── The records ──
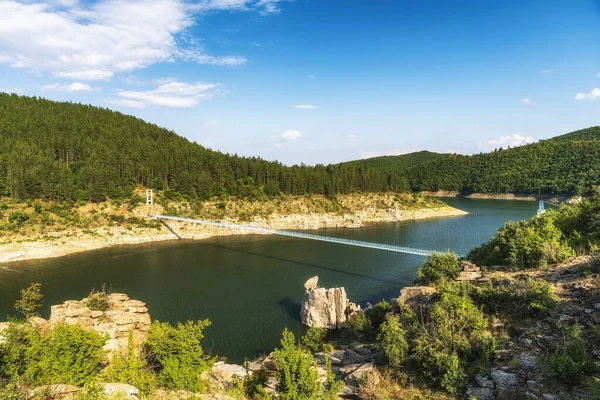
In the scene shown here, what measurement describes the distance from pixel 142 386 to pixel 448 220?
61749mm

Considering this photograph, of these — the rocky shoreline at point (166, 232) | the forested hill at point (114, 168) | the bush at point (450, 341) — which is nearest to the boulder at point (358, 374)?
the bush at point (450, 341)

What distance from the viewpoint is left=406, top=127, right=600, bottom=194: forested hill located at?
88.9 metres

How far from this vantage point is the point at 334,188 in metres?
66.2

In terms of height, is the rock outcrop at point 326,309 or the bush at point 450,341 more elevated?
the bush at point 450,341

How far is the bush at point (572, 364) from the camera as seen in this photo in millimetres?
8219

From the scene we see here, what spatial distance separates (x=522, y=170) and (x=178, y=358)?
4681 inches

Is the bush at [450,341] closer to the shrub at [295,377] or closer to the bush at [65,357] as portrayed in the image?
the shrub at [295,377]

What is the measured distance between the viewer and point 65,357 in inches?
424

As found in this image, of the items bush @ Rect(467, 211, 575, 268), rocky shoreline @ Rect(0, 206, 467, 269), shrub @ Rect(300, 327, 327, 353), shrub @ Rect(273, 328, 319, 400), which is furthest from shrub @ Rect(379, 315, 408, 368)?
rocky shoreline @ Rect(0, 206, 467, 269)

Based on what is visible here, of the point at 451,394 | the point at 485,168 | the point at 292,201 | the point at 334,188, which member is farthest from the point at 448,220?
the point at 485,168

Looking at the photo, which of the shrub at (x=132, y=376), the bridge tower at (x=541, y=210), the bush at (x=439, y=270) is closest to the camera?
Answer: the shrub at (x=132, y=376)

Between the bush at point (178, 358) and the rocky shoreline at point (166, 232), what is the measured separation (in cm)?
3267

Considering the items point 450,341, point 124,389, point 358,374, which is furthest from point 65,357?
point 450,341

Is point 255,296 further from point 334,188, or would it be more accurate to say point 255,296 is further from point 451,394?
point 334,188
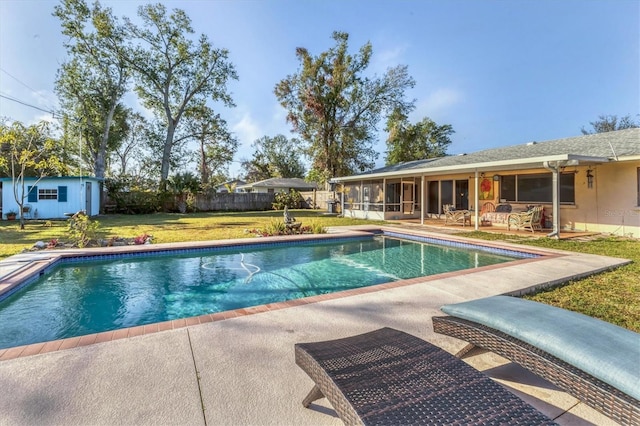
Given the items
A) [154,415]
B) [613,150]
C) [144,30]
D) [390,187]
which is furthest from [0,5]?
[613,150]

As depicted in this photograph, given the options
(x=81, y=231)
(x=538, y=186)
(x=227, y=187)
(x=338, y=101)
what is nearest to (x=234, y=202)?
(x=227, y=187)

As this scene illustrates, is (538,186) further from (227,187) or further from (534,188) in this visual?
(227,187)

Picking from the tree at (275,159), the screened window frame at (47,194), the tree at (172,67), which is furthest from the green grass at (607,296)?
the tree at (275,159)

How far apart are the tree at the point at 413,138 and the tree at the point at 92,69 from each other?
21485mm

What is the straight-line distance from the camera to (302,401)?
210cm

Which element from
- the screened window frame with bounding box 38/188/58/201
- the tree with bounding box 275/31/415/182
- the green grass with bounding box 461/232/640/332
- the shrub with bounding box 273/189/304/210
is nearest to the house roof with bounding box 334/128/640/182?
the green grass with bounding box 461/232/640/332

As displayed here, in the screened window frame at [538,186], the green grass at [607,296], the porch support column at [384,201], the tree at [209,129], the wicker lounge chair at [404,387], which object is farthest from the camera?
the tree at [209,129]

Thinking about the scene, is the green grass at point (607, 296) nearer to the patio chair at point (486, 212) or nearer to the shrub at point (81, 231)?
the patio chair at point (486, 212)

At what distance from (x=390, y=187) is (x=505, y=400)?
15803 mm

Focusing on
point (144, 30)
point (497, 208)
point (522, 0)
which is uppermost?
point (144, 30)

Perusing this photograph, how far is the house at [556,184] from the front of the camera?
9734mm

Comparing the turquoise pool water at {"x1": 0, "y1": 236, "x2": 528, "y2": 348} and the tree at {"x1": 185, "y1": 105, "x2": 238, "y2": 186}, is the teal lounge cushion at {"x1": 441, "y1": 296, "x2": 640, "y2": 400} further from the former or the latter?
the tree at {"x1": 185, "y1": 105, "x2": 238, "y2": 186}

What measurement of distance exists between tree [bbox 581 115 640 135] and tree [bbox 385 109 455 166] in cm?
1318

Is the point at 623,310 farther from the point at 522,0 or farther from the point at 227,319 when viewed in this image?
the point at 522,0
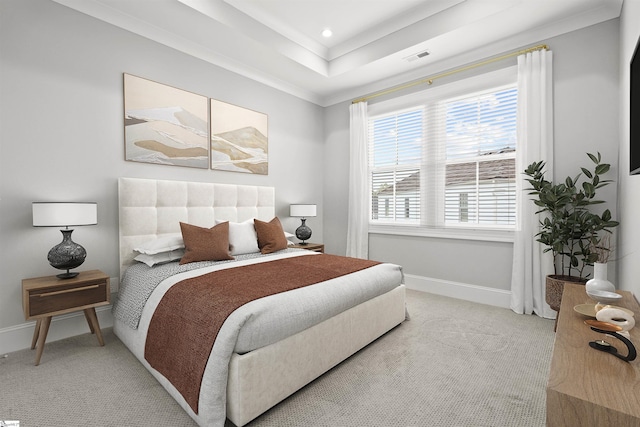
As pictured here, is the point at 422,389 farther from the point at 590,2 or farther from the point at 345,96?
───
## Your instructions
Extract every line of the data above word for word, omitting the pictures.

## The reply
In the scene shown here, what measurement describes the distance from pixel 142 386 to pixel 448 220?
61749mm

Considering this photograph, of these — the rocky shoreline at point (166, 232) | the forested hill at point (114, 168) | the bush at point (450, 341) — which is nearest to the boulder at point (358, 374)?
the bush at point (450, 341)

What distance from the viewpoint is left=406, top=127, right=600, bottom=194: forested hill located at?
88.9 metres

How far from this vantage point is the point at 334,188 in metres?
66.2

In terms of height, is the rock outcrop at point 326,309 or the bush at point 450,341 more elevated?
the bush at point 450,341

How far is the bush at point (572, 364) from the camera as seen in this photo in millimetres?
8219

From the scene we see here, what spatial distance separates (x=522, y=170) and (x=178, y=358)?
4681 inches

Is the bush at [450,341] closer to the shrub at [295,377] or closer to the bush at [65,357] as portrayed in the image?
the shrub at [295,377]

What is the measured distance between the viewer and point 65,357 in inches?
424

As found in this image, of the items bush @ Rect(467, 211, 575, 268), rocky shoreline @ Rect(0, 206, 467, 269), shrub @ Rect(300, 327, 327, 353), shrub @ Rect(273, 328, 319, 400), which is furthest from shrub @ Rect(379, 315, 408, 368)?
rocky shoreline @ Rect(0, 206, 467, 269)

Based on what is visible here, of the point at 451,394 | the point at 485,168 | the point at 292,201 | the point at 334,188, which member is farthest from the point at 448,220?
the point at 485,168

Looking at the photo, which of the shrub at (x=132, y=376), the bridge tower at (x=541, y=210), the bush at (x=439, y=270) is closest to the camera?
Answer: the shrub at (x=132, y=376)

Between the bush at point (178, 358) and the rocky shoreline at point (166, 232), what is the measured separation (in cm)?
3267

Considering the items point 450,341, point 124,389, point 358,374, which is furthest from point 65,357?
point 450,341

Is point 255,296 further from point 334,188, or would it be more accurate to say point 255,296 is further from point 451,394?
point 334,188
Given the items
A) [154,415]
B) [613,150]
C) [144,30]
D) [390,187]
which is furthest from [0,5]?
[613,150]

As depicted in this photograph, given the options
(x=81, y=231)
(x=538, y=186)
(x=227, y=187)
(x=338, y=101)
what is nearest to (x=234, y=202)?
(x=227, y=187)

As this scene illustrates, is (538,186) further from (227,187) or further from (534,188) in this visual?
(227,187)

Picking from the tree at (275,159), the screened window frame at (47,194), the tree at (172,67), which is furthest from the green grass at (607,296)?
the tree at (275,159)

How far apart are the tree at the point at 413,138 and the tree at the point at 92,69 from each other?
21485mm

What is the straight-line distance from the camera to (302,401)?
210cm

Which element from
- the screened window frame with bounding box 38/188/58/201
- the tree with bounding box 275/31/415/182
- the green grass with bounding box 461/232/640/332
- the shrub with bounding box 273/189/304/210
is nearest to the house roof with bounding box 334/128/640/182?
the green grass with bounding box 461/232/640/332

As displayed here, in the screened window frame at [538,186], the green grass at [607,296], the porch support column at [384,201], the tree at [209,129], the wicker lounge chair at [404,387], which object is farthest from the camera?
the tree at [209,129]

Thinking about the scene, is the green grass at point (607, 296) nearer to the patio chair at point (486, 212) or nearer to the shrub at point (81, 231)?
the patio chair at point (486, 212)

At what distance from (x=390, y=187) is (x=505, y=400)?
15803 mm

Focusing on
point (144, 30)
point (497, 208)
point (522, 0)
which is uppermost?
point (144, 30)

Perusing this photograph, how far is the house at [556,184] from the front of the camera?
9734mm

Comparing the turquoise pool water at {"x1": 0, "y1": 236, "x2": 528, "y2": 348} and the tree at {"x1": 185, "y1": 105, "x2": 238, "y2": 186}, is the teal lounge cushion at {"x1": 441, "y1": 296, "x2": 640, "y2": 400} further from the former or the latter?
the tree at {"x1": 185, "y1": 105, "x2": 238, "y2": 186}

What measurement of distance exists between tree [bbox 581 115 640 135] and tree [bbox 385 109 455 166] in cm?
1318

Is the point at 623,310 farther from the point at 522,0 or farther from the point at 227,319 when viewed in this image?
the point at 522,0
As pictured here, is the point at 422,389 farther from the point at 590,2 or farther from the point at 345,96?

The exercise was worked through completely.